Using Multiprocessing to speed up web scraping

7 minute read

Introduction

Webscraping or calling APIs to collect data can take significant amounts of time due to the quantities of data involved. We previously saw how we could build a simple web scraper to collect data from Finviz. Depending on the number of tickers that we want to scan, this can take a significant amount of time.

Multiprocessing

One way to speed up the web scraping or API calls is to run multiple processes in parallel. The caveat is that the website that we are scraping has to allow us to query it frequently as we will be sending multiple requests from the same IP address. For API calls with authentication, it would be useful to have multiple user IDs. One advantage of python over R is that python allows us to run processes on multiple cores. The multiprocessing library does this by circumventing the Global Interpreter Lock via sub processes.

Process or Pool

In practice, multiprocessing offers us 2 classes; Process and Pool.

Process

The Process class manages an individual process. To spawn a process, we need to create a Process object and then call its start method. To run multiple processes, we will have to create multiple Process objects, start them and then collect their results. All the processes will be put into memory and then executed FIFO. In general, Process class is better if there are a few jobs to assign and if IO operations are long. As everything is manually assigned, it also gives us more control over how jobs are assigned to the various processes. This is useful if we know that certain jobs require more processing time compared to the others as the parallel processing is only as fast as the slowest process. Function arguments need to be pickable

In our previous example we wrote a function scrape_finviz that scraped data from a list of tickers. We can parallelize the scraping using the Process class. In our case we’ll use the tickers in the S&P500 from https://datahub.io/

from multiprocessing import Pool
from multiprocessing import Process
from multiprocessing import Queue


if __name__ == '__main__':
    ### Load file
    # Define an output queue
    output = Queue()
    spy=pd.read_csv('https://datahub.io/core/s-and-p-500-companies/r/constituents.csv')
    spy_list=spy['Symbol'].tolist()


    ### Split into 4 symbols
    num=4
    div=[spy_list[i::num] for i in range(num)]
    start=time.time()

    ### Multiprocessing with Process
    processes=[Process(target=scrape_finviz,args=(div[i],output)) for i in range(num)]

    # Run processes
    for p in processes:p.start()

    # Get process results from the output queue
    results = [output.get() for p in processes]
    results_df = pd.concat(results)
    print("Time Taken: ",str(time.time()-start))
    results_df.to_csv('D:/multi-process.csv')
    # Exit the completed processes
    for p in processes:p.join()

As expected multiprocessing reduces the amount of time needed to scrape the S&P500 tickers:

Time Taken single: 1478.106  
Time Taken multiprocessing : 461.58

Pool

The Pool class creates a pool of workers, usually equal to the number of processor cores. We can then assign jobs to these workers for them to process in parallel, a bit like MapReduce. There are a few ways to assign jobs to the workers:

  • map / imap
  • apply
  • map_async
  • apply_async
  • starmap
  • starmap_async

map iterates a function over an iterable (only one argument) while apply calls a functions with certain arguments. imap is similar to map but more memory efficient. starmap is like map, but expects an iterable with multiple arguments.

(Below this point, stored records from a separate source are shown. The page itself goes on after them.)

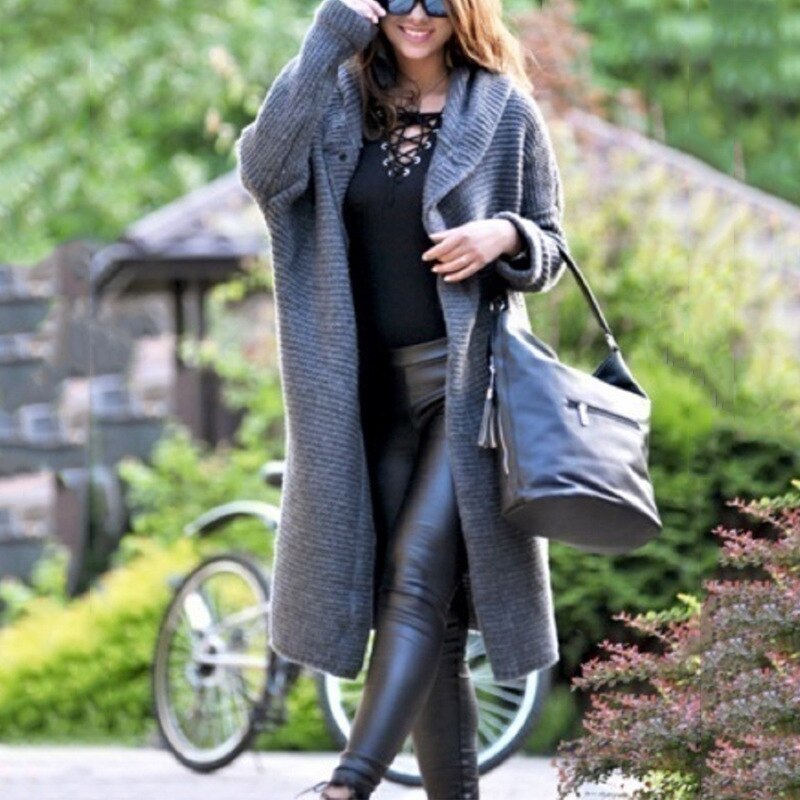 Women’s Hooded Cardigan Coat | Longline Chunky Knit | Cotton-Polyester Blend | Comfortable Fit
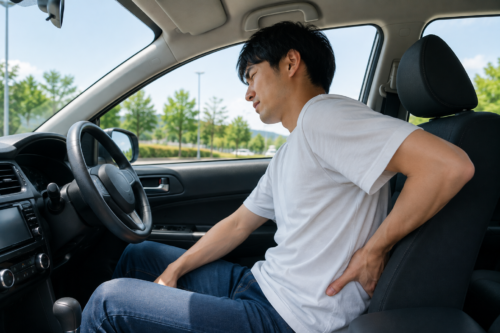 長距離運転で腰に痛みを感じる男性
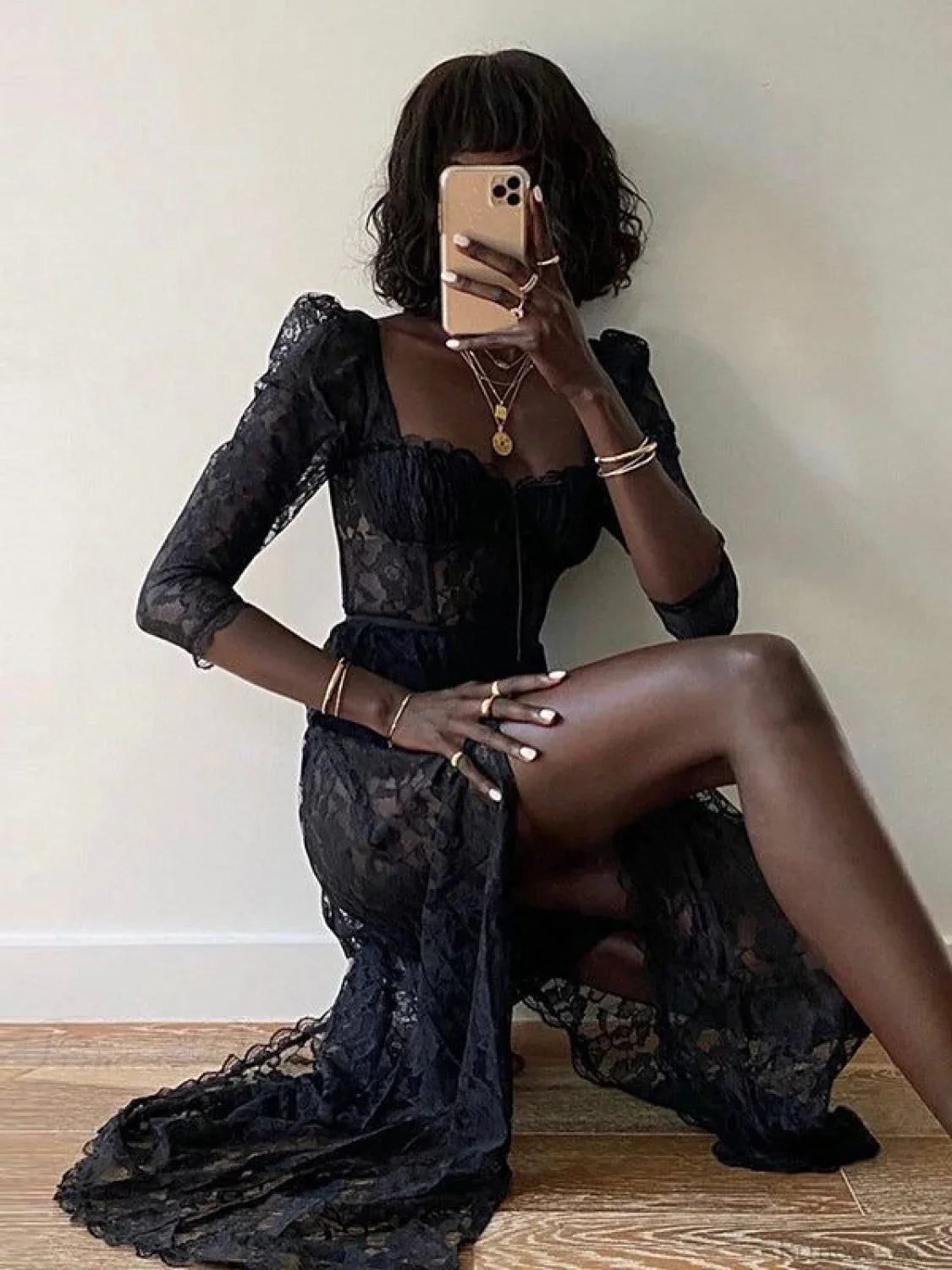 Delilah Sexy Lace Charming Split Maxi Dress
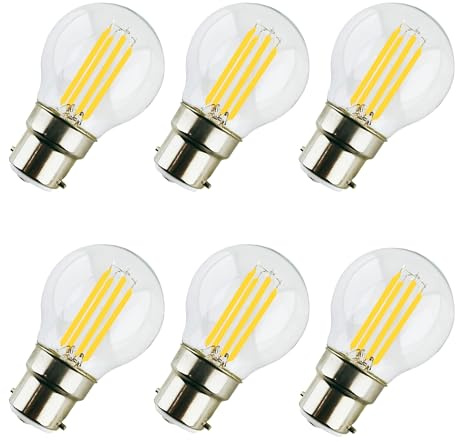 4W B22 G45/G14 LED Globe Light Bulb Vintage Bayonet Lamp Household Light Bulb for Ceiling Fan, Chandelier, 2700K Warm White,600 Lumen CRI>90 Not Dimmable, AC110V, Clear Glass, Pack of 6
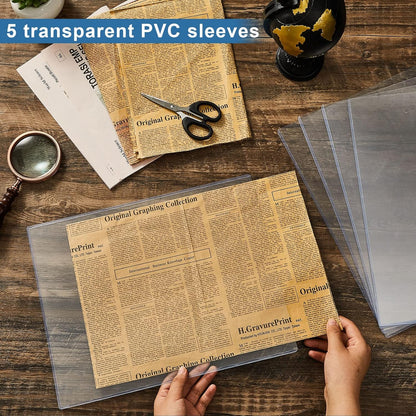 Henoyso 20 Pcs 11x14 Inch PVC Rigid Print Protectors, Heavy Duty Hard Plastic Poster Sleeves for Prints, Magazines, Photos & Paper, Ideal Rigid Menu Covers Paper Page Protectors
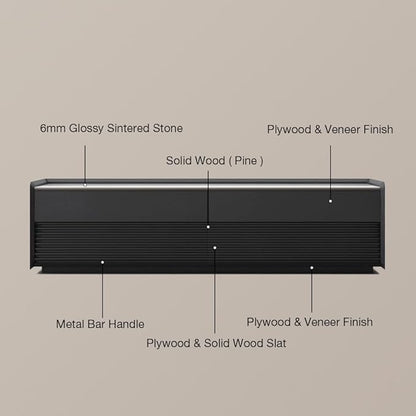 POVISON Fully-Assembled Mid Century Glossy Sintered Stone TV Stand, 70.87" Wood Media Console with Adjustable LED Light, Entertainment Center with Storage for Living Room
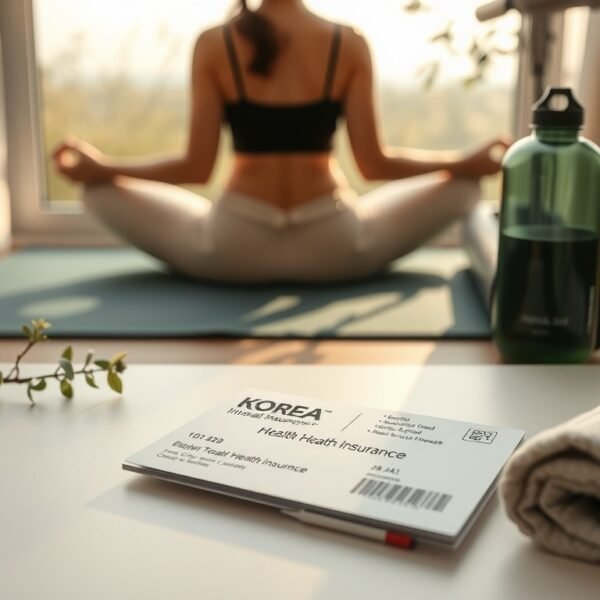 건강보험료 - flat lay of Korean health insurance card and cash on white desk, health insurance fee refund concept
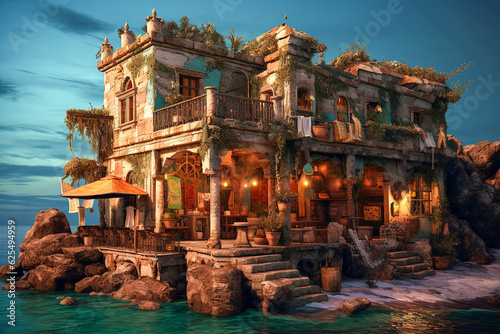 Old Renaissance ruins, or restaurants , taverns and hotels converted from such buildings. Beautiful ancient building near the sea. Fictional place. Made with Generative AI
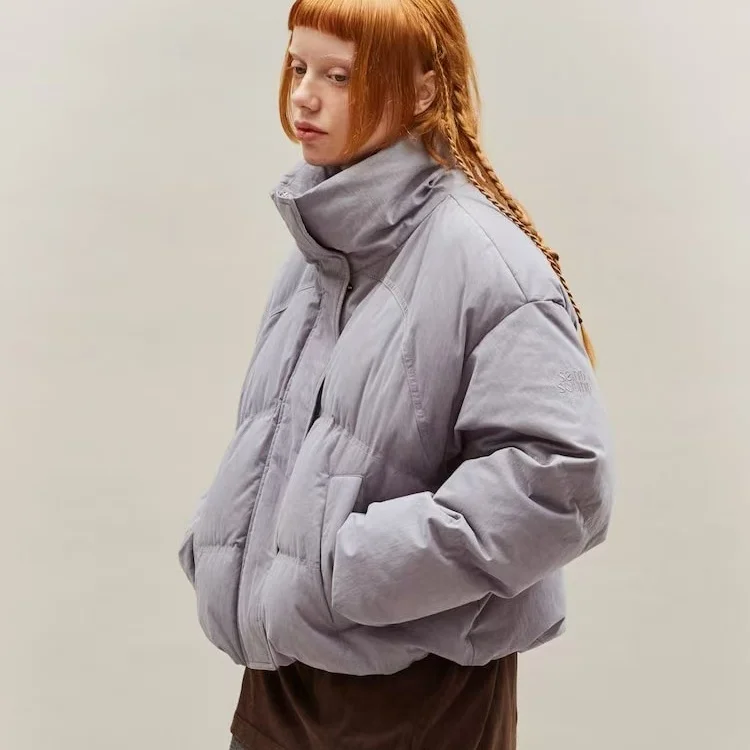 

Повседневная модная короткая пуховая куртка Mimifa, оригинальная, с длинными рукавами, на молнии, с воротником-стойкой, для повседневной носки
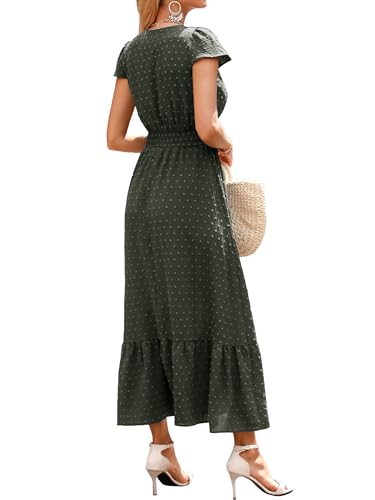Image of CzzzyL Women Nursing Boho Maxi Dresses Cap Short Sleeve V Neck Swiss Dot High Waisted A-Line Ruffle Tiered with Pockets
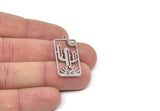 Steel Cactus Charm, Stainless Steel Cactus Charms With 1 Loop, Earring Charms, Findings (33x15x0.80mm) SMP2036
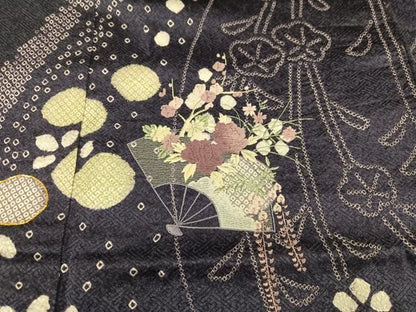 平和屋着物●訪問着　絞り　駒刺繍　扇面花文　正絹　逸品　AABN5226ph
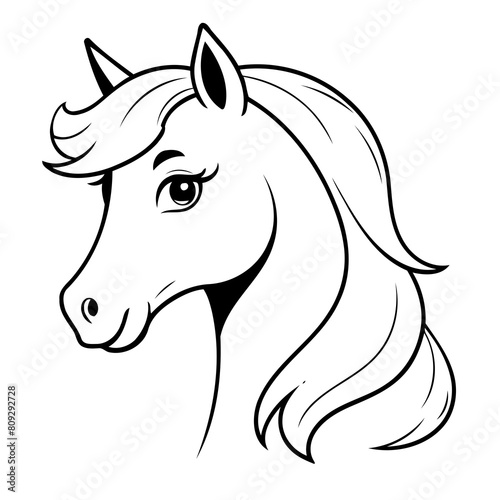 Simple vector illustration of Horse for kids colouring worksheet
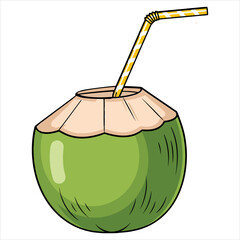 Coconut Drink Vector | Fresh Tropical Coconut Juice Illustration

map/imap and apply will lock the main program until all process are complete. This helps if we want to keep the results in a certain order. The async methods will retrive results as soon as they are finished. In general, Pool is better if there are a lot of jobs to process and IO operations are fast.

To use pool, we will have to modify the scrape_finviz function as it accepts a list of tickers. When we use the map function on our list of tickers, Pool will assign one ticker at a time to the function scrape_finviz. As such is should be rewritten to accept one ticker at a time.

if __name__ == '__main__':
    ### Load file

    spy=pd.read_csv('https://datahub.io/core/s-and-p-500-companies/r/constituents.csv')
    spy_list=spy['Symbol'].tolist()

    ### Multiprocessing with Pool
    p = Pool(4)  
    start=time.time()
    results=p.imap(scrape_finviz2, spy_list)
    p.terminate()
    p.join()
    results_df = pd.concat(results)
    print("Time Taken: ",str(time.time()-start))
    results_df.to_csv('D:/multi.csv')

We get similar results to Pool:

Time Taken multiprocessing : 453.84

Main Program

When we spawn the new processes via Process or Pool. This is because Windows does not have fork. To distinguish between the parent process and the child process by using if __name__ == '__main__':. This protects the ‘entry point’ of the program. For additional information, refer to the multiprocessing guidelines.